After reviewing the evidence again, planners recommended the application be rejected because assessments submitted to justify choosing the Smallwood site did not outweigh the potential harm to the town centre and Lodge Park district centre.
But Asda countered with further information arguing they had already proven the Kingfisher proposal was not viable, backed by the council's external consultants GVA, and questioned the legality of the u-turn by planners.
Philip Bartram, Asda's senior property communications manager, told the committee: "We pass the planning tests, we're creating 400 jobs and securing another 119 at B&Q and it's something we can do now. It's not jam tomorrow, it's jam in 2015," he said.
"The [car park 4] site is not viable, we will not go to that site, it does not work for us."
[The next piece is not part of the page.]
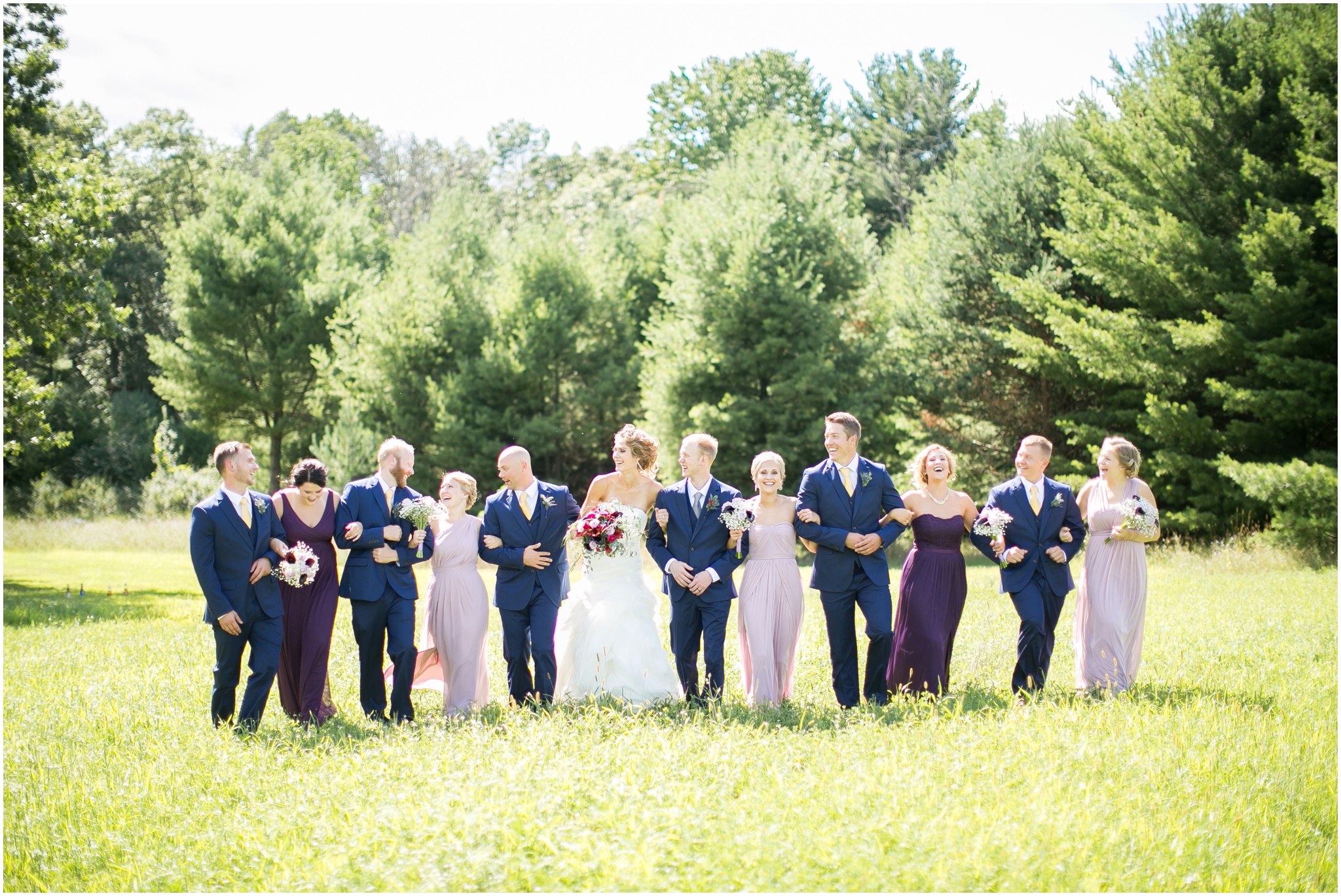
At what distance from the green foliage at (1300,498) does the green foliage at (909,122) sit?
28.2m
Jane Sell, from B&Q, warned their current store was too large and if the Asda proposal was rejected it
But Mark Bourgeois, executive director for Capital & Regional which co-owns the Kingfisher Shopping Centre, warned allowing the Asda application would scupper any chance of having a supermarket within the town centre.
"The consequent loss of investment from the town centre will outweigh the short-term gains from the applicant."
The Town Centre Partnership also opposed the bid while concerns were voiced by residents about issues including parking and anti-social behaviour.
But Coun Joe Baker said he was not convinced by arguments the town centre would be harmed as parking charges, business rates and high rents were also factors.
Coun Yvonne Smith suggested the issue was deferred - a move backed by the majority of the committee -to allow time for the information to be properly considered, some of which councillors had only been give 20 minutes to read through at the start of the meeting.
Coun Mike Braley also called for an investigation into why planners had changed their recommendation.
But committee chairman Coun Andy Fry said: "This is a finely balanced decision and that's why the recommendation has changed because information has come forward.
"There is no strong evidence one way or the other."